To our knowledge, few algorithms of partially-ordered sequential rule mining exists. The most known are RuleGrowth [8], and its variations, TRuleGrowth (TRG) [8] and ERMiner [7]. These algorithms take as input a set of transactions. A transaction is a time-ordered sequence of itemsets, but, unlike time series, without associated time stamp. RuleGrowth searches directly for prediction rules, unlike [10] that searches for frequent itemsets and then searches for rules on these itemsets. In addition, the incremental architecture of this algorithm allows to limit the size of the searched rules, and to limit the elements in which rules are searched. In our use case, we want to mine rules whose predictions are made only of elements from actuators. RuleGrowth allows this limitation directly during the search, reducing the total computation time. TRG is an extension of RuleGrowth that accepts the constraint of a sliding window, determined by a number of consecutive itemsets. It allows to limit the search to rules that can only occur in this window. ERMiner is presented as a more efficient version of RuleGrowth, but without an extension that accepts a sliding window. But those algorithms have a major problem in the proposed use case: they take transactions instead of a time series. The notion of support depends directly on the structure of transactions, and cannot be applied on a time series. Despite the advantages of these algorithms, they cannot be applied directly to our input data.

3.3 Scientific Problems

To our knowledge, the state of the art algorithms are not satisfactory enough to solve the initial problem. Two major issues need to be solved:

  1. 1.

    How to define the support of a rule in a time series that avoids the problem encountered in Sect. 3.1?

  2. 2.

    How to build a rule mining algorithm upon this new support measure?

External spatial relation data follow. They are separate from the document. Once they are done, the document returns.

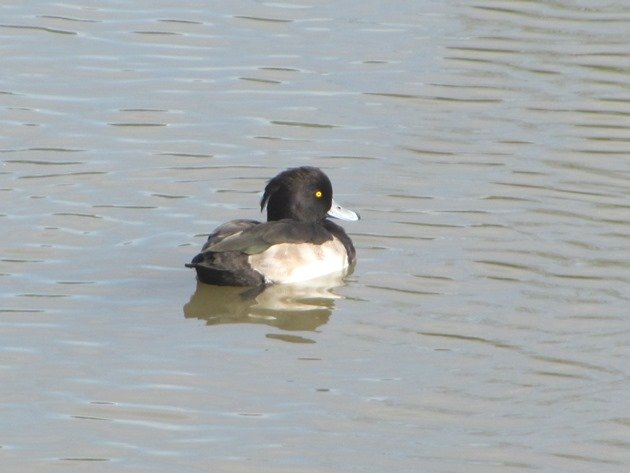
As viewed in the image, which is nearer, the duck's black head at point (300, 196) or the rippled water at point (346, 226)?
the rippled water at point (346, 226)

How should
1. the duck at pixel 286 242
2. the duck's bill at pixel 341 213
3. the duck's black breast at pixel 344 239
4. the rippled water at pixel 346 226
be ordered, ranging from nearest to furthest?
the rippled water at pixel 346 226 → the duck at pixel 286 242 → the duck's black breast at pixel 344 239 → the duck's bill at pixel 341 213

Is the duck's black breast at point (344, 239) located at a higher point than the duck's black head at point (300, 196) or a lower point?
lower

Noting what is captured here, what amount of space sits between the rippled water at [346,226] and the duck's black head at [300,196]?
0.32 m

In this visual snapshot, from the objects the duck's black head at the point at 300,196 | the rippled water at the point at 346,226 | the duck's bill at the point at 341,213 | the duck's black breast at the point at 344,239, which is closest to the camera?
the rippled water at the point at 346,226

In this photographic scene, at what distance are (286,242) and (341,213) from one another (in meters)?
0.71

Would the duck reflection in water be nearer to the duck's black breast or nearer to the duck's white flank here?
the duck's white flank

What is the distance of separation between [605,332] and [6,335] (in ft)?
10.5

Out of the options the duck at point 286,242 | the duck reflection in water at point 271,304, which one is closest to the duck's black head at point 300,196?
the duck at point 286,242

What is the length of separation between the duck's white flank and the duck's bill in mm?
377

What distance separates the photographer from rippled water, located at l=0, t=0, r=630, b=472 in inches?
302

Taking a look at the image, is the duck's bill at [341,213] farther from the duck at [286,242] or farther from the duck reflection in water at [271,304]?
the duck reflection in water at [271,304]

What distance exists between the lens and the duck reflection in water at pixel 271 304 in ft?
31.3

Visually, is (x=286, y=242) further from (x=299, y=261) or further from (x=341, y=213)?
(x=341, y=213)

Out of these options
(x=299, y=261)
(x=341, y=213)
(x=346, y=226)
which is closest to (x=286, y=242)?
(x=299, y=261)
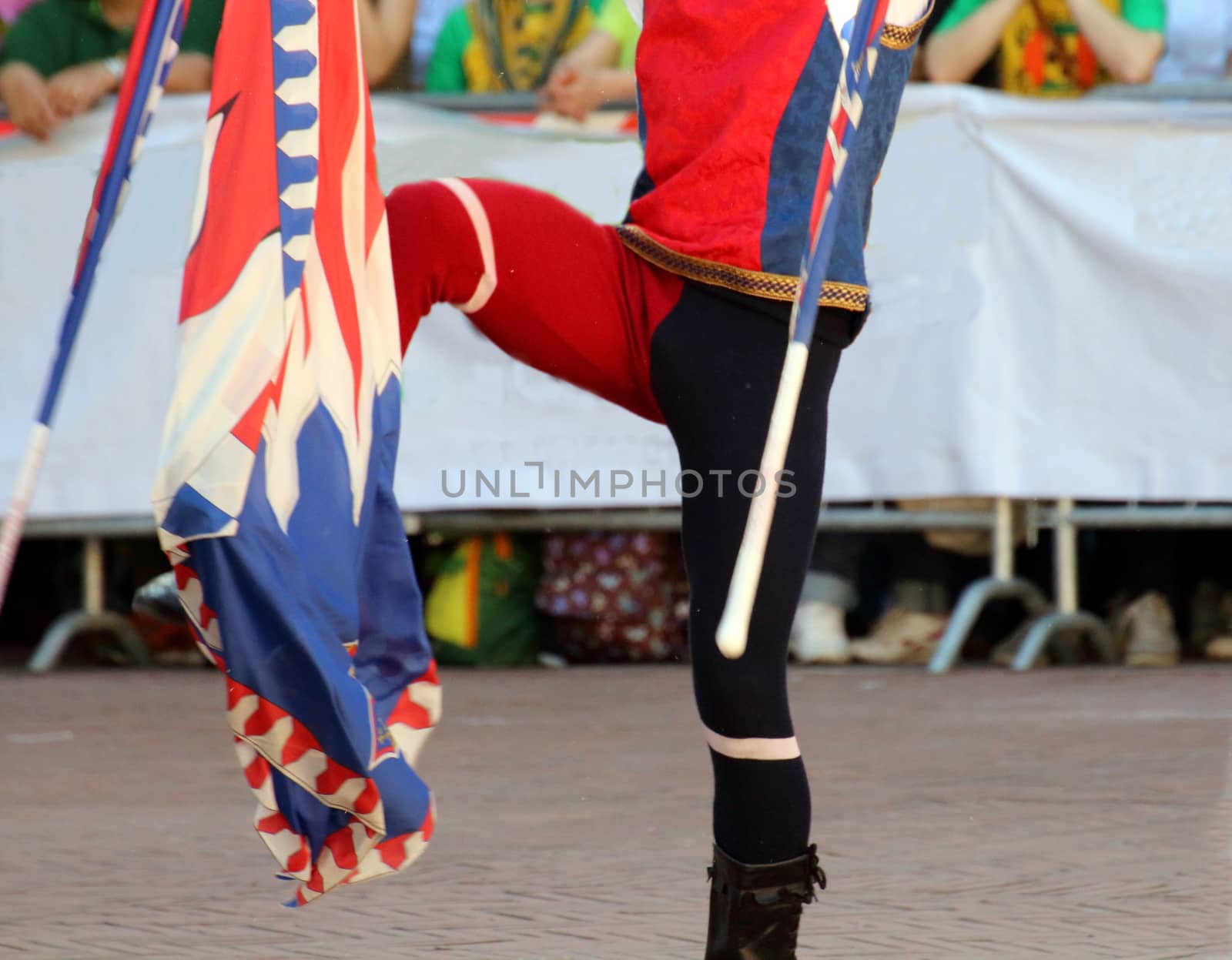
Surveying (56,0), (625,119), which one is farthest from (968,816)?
(56,0)

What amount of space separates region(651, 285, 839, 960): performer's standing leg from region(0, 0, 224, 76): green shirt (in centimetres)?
443

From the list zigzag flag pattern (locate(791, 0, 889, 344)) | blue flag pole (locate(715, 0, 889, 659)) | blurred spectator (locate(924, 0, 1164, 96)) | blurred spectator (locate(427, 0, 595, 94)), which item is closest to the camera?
blue flag pole (locate(715, 0, 889, 659))

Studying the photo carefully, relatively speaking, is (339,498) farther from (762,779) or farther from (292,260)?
(762,779)

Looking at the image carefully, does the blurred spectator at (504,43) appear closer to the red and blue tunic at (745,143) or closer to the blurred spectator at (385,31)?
the blurred spectator at (385,31)

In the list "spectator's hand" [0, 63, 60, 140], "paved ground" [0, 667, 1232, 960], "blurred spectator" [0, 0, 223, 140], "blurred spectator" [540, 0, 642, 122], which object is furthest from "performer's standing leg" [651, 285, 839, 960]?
"spectator's hand" [0, 63, 60, 140]

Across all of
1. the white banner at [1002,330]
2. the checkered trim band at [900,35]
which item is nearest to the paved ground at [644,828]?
the white banner at [1002,330]

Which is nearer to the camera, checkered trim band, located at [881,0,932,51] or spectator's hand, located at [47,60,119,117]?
checkered trim band, located at [881,0,932,51]

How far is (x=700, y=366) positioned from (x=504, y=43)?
14.1 feet

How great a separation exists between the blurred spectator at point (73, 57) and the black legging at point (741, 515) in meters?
4.19

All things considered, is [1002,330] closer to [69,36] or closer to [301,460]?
[69,36]

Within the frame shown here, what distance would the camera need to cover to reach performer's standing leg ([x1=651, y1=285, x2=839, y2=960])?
8.11 feet

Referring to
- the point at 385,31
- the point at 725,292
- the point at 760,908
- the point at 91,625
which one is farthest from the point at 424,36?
the point at 760,908

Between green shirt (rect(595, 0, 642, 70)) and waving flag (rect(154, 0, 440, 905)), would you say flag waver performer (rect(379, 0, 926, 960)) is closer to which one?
waving flag (rect(154, 0, 440, 905))

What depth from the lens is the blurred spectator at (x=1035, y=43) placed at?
6.20m
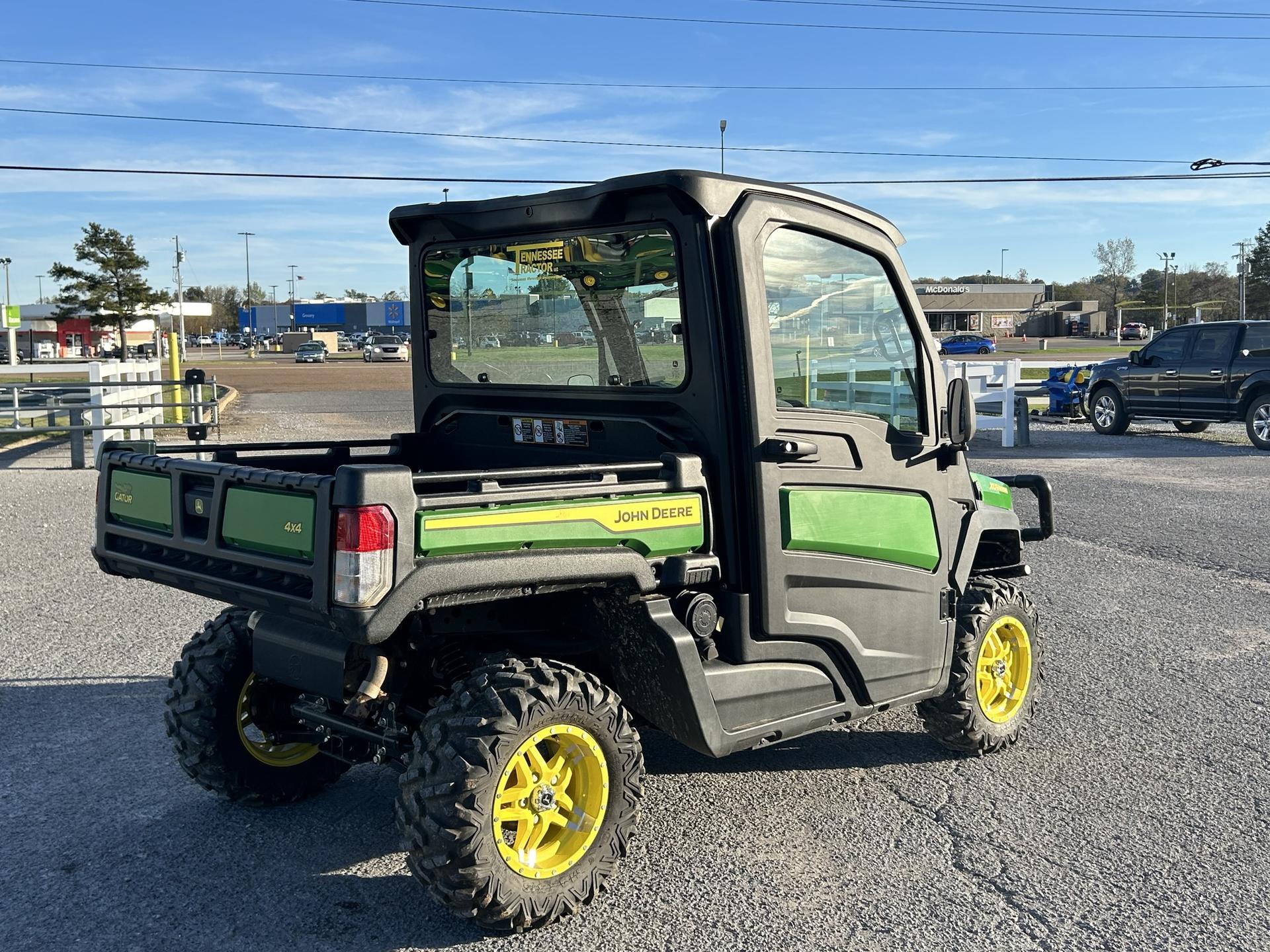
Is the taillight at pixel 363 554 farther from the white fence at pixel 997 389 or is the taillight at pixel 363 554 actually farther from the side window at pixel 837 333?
the white fence at pixel 997 389

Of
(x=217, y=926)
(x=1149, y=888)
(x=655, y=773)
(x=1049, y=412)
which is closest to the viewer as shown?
(x=217, y=926)

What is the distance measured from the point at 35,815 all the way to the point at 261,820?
84 cm

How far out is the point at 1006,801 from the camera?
4602 mm

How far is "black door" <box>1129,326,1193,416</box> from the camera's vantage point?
1891cm

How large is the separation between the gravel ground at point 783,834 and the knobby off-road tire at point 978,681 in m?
0.12

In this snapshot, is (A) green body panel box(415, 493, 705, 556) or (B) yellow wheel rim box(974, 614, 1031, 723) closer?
(A) green body panel box(415, 493, 705, 556)

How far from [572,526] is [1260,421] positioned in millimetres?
16761

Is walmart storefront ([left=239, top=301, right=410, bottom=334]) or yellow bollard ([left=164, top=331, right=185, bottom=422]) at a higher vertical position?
walmart storefront ([left=239, top=301, right=410, bottom=334])

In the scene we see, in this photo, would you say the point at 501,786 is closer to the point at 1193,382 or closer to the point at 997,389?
the point at 997,389

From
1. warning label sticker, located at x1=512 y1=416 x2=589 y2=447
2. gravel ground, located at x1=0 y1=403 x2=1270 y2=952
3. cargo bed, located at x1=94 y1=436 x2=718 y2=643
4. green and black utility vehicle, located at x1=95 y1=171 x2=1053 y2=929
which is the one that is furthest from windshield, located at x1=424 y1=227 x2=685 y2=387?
gravel ground, located at x1=0 y1=403 x2=1270 y2=952

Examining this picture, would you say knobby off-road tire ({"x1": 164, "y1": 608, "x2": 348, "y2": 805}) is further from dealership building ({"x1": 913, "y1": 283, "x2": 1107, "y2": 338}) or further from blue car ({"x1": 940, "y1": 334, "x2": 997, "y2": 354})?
dealership building ({"x1": 913, "y1": 283, "x2": 1107, "y2": 338})

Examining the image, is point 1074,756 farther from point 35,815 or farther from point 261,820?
point 35,815

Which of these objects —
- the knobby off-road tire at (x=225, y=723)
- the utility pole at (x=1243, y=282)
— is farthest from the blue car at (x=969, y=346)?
the knobby off-road tire at (x=225, y=723)

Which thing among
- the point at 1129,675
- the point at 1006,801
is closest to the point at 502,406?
the point at 1006,801
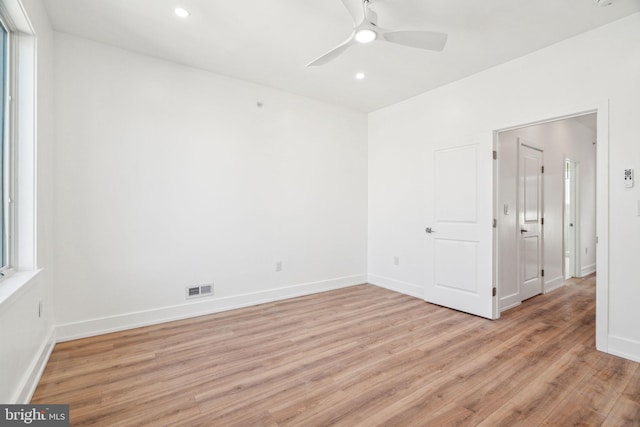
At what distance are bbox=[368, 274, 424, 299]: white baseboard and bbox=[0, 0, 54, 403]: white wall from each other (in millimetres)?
3892

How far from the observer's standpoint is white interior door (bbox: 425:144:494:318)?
337 cm

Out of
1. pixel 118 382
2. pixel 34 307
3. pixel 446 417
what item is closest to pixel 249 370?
pixel 118 382

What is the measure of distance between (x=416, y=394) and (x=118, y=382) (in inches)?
81.0

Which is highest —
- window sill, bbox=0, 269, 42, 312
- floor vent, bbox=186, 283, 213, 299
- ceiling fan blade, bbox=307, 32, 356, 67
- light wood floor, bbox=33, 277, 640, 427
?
ceiling fan blade, bbox=307, 32, 356, 67

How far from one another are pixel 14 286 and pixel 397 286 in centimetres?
403

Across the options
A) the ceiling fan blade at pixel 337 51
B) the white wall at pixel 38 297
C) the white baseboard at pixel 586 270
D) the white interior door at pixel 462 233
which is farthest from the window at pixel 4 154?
the white baseboard at pixel 586 270

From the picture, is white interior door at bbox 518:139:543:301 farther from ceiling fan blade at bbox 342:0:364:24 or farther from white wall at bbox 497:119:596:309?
ceiling fan blade at bbox 342:0:364:24

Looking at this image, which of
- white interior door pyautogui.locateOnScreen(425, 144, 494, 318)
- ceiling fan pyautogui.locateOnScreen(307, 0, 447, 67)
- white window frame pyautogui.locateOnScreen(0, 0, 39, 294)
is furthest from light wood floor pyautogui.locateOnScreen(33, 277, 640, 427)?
ceiling fan pyautogui.locateOnScreen(307, 0, 447, 67)

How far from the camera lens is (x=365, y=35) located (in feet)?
7.13

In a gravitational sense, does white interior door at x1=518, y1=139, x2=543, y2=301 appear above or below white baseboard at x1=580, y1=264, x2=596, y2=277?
above

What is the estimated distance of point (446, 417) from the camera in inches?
68.7

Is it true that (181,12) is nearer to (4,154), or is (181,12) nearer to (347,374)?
(4,154)

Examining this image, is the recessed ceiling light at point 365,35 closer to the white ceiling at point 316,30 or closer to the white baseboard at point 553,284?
the white ceiling at point 316,30

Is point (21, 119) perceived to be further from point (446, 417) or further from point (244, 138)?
point (446, 417)
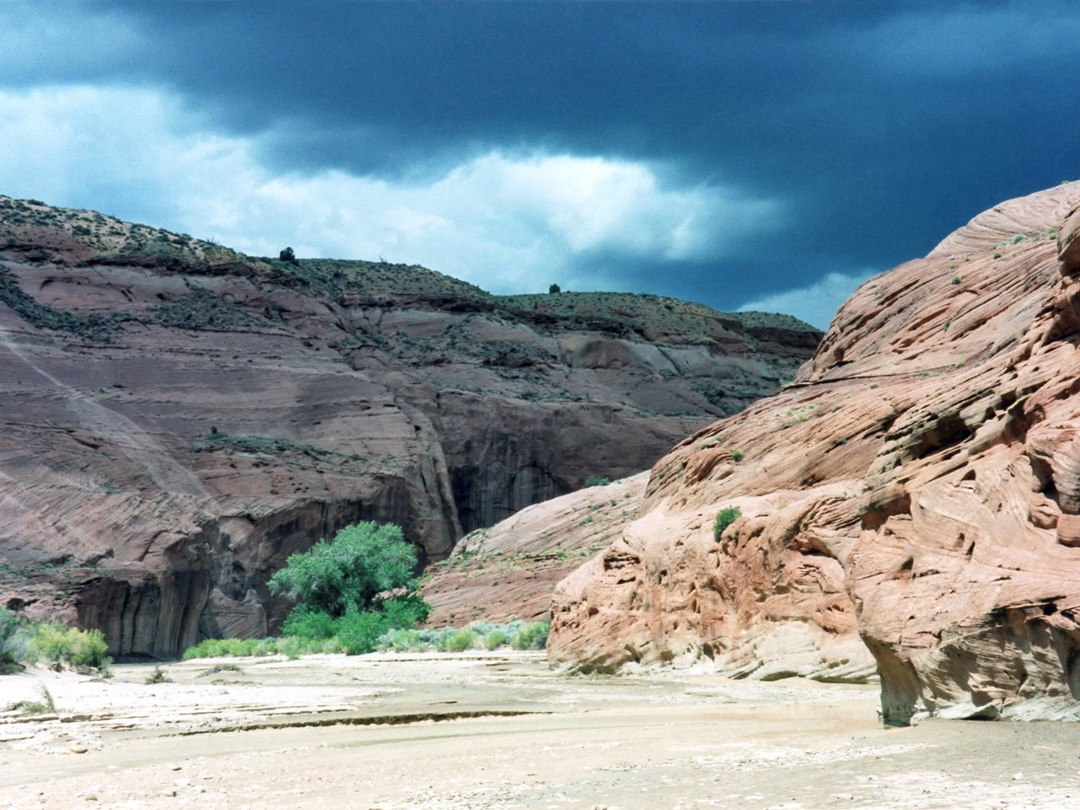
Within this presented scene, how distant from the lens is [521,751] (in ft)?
35.8

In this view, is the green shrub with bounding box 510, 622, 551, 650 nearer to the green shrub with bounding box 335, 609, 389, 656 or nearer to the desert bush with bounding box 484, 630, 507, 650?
the desert bush with bounding box 484, 630, 507, 650

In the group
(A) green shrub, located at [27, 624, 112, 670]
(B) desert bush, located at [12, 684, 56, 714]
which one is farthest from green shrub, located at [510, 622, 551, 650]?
(B) desert bush, located at [12, 684, 56, 714]

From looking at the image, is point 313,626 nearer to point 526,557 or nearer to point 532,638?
point 526,557

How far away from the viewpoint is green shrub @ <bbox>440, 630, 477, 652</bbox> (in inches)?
1394

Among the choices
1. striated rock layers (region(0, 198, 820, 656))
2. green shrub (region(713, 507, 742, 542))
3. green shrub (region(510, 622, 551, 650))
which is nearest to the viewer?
green shrub (region(713, 507, 742, 542))

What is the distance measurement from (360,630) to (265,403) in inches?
1313

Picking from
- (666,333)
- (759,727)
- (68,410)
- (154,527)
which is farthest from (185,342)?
(759,727)

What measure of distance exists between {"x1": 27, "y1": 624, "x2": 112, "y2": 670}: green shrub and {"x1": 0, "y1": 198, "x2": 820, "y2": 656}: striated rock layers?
9.61 meters

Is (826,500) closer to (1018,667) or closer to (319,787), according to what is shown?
(1018,667)

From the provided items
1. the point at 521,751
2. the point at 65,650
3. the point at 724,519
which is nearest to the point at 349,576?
the point at 65,650

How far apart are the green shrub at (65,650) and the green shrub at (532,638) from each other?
39.7 feet

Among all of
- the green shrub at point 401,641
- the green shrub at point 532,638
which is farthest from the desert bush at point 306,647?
the green shrub at point 532,638

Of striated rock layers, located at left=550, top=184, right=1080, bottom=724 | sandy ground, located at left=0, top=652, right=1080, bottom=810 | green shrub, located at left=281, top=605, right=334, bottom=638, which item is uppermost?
striated rock layers, located at left=550, top=184, right=1080, bottom=724

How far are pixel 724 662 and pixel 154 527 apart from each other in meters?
31.5
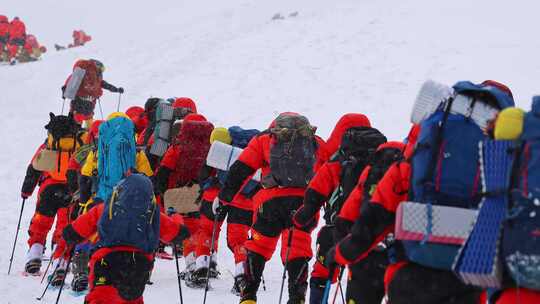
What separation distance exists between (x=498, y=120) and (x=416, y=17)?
23700 millimetres

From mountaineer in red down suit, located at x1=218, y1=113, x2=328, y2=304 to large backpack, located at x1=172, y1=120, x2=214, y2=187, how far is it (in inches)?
74.8

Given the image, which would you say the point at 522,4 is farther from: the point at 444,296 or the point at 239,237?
the point at 444,296

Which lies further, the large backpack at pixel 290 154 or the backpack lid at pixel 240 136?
the backpack lid at pixel 240 136

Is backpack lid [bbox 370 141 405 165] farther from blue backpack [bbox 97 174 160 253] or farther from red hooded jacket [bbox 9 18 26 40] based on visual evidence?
red hooded jacket [bbox 9 18 26 40]

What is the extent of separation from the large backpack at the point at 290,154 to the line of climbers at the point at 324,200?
1 cm

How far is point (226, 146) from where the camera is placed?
8641mm

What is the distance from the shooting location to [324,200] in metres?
6.03

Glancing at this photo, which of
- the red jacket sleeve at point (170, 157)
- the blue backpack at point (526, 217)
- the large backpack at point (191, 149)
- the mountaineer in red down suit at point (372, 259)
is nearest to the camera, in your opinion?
the blue backpack at point (526, 217)

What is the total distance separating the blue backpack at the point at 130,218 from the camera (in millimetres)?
5859

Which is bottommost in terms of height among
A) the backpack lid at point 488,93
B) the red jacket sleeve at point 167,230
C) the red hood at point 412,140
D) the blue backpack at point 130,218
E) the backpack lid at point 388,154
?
the red jacket sleeve at point 167,230

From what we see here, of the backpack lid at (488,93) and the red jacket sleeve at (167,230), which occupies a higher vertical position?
the backpack lid at (488,93)

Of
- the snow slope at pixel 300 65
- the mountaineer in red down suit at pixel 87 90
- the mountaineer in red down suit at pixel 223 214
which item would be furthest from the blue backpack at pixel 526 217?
the mountaineer in red down suit at pixel 87 90

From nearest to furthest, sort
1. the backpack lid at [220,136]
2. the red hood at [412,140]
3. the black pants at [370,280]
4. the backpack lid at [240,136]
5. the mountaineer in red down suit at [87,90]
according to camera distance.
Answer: the red hood at [412,140] → the black pants at [370,280] → the backpack lid at [220,136] → the backpack lid at [240,136] → the mountaineer in red down suit at [87,90]

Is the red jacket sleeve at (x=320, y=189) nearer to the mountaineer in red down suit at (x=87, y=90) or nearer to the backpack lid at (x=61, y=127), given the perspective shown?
the backpack lid at (x=61, y=127)
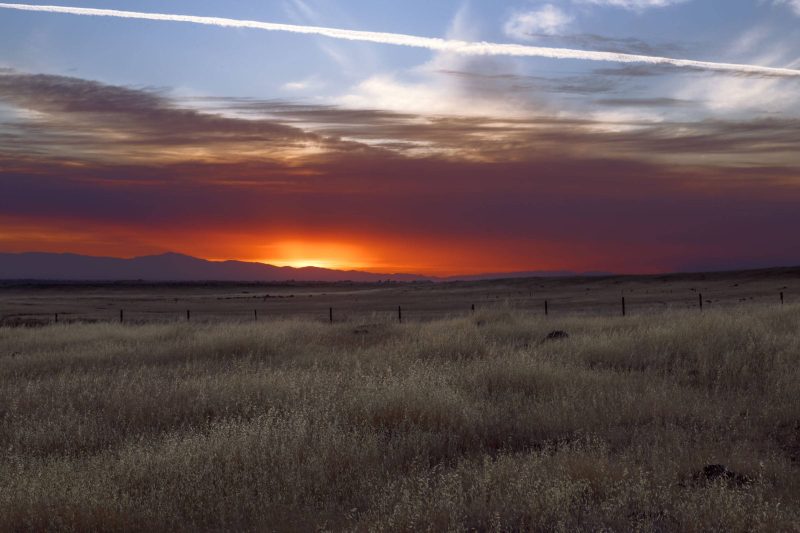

In addition, this algorithm must address the following:

  1. 3.

    How to limit the duration of the found rules?

  2. 4.

    How to limit the search to certain elements in the condition or prediction?

  3. 5.

    How to avoid that a rule is found twice?

RuleGrowth answers points 4 and 5, but only takes transactions as input. Its extension, TRG, uses a sliding window that can be used to answer to the third problem with some modifications. The following section describes an adaptation of the AmI data to be accepted by TRG, and raises limitations of this adaptation. After, we describe our algorithm: TSRuleGrowth. It uses the principles of TRG, but applies them to time series, to deal with the first two problems.

3.4 Adapting Time Series to TRuleGrowth

To solve the problem of the input data of these algorithms, one can simply convert the time series into a list of transactions, as in Fig. 2. To do this, this time series is divided (1 in the figure) into smaller ones with a defined duration noted \(\varDelta _{tr}\) (2 and 3 in the figure). Then the notion of time of the small time series is removed, to keep only the order of appearance of the elements (4 in the figure). Without this notion of time, they are no longer time series, but rather sequences of elements, in other words, transactions.

Fig. 2.
figure 2

Example of conversion of a time series into transactions

But the main problem of this implementation is the calculation of the support of a rule. Let us take the following example with three transactions:

\(\langle \{x\},\{x\},\{y\},\{x\},\{x\}\rangle \)

\(\langle \{x\},\{y\},\{x\},\{x\},\{x\}\rangle \)

\(\langle \{x\},\{x\},\{y\},\{x\},\{x\}\rangle \)

Here, \(x \Rightarrow y\) is considered valid, because its support is 3, the same as x and y. As long as a rule has only been seen once in a transaction, it is considered valid throughout that transaction, even if it could have been invalidated, as in the example: x can be seen without y after, in all the transactions. Cutting a time series into transactions can lead to rules that are validated by mistake. There are other problems, inherent in \(\varDelta _{tr}\). Having a small \(\varDelta _{tr}\) can increase the risk of a rule being “split in two”, i.e. whose occurrence is separated between two transactions, which reduces interest. Having a large \(\varDelta _{tr}\), over a time series, can reduce the absolute support of the rules the system is looking for.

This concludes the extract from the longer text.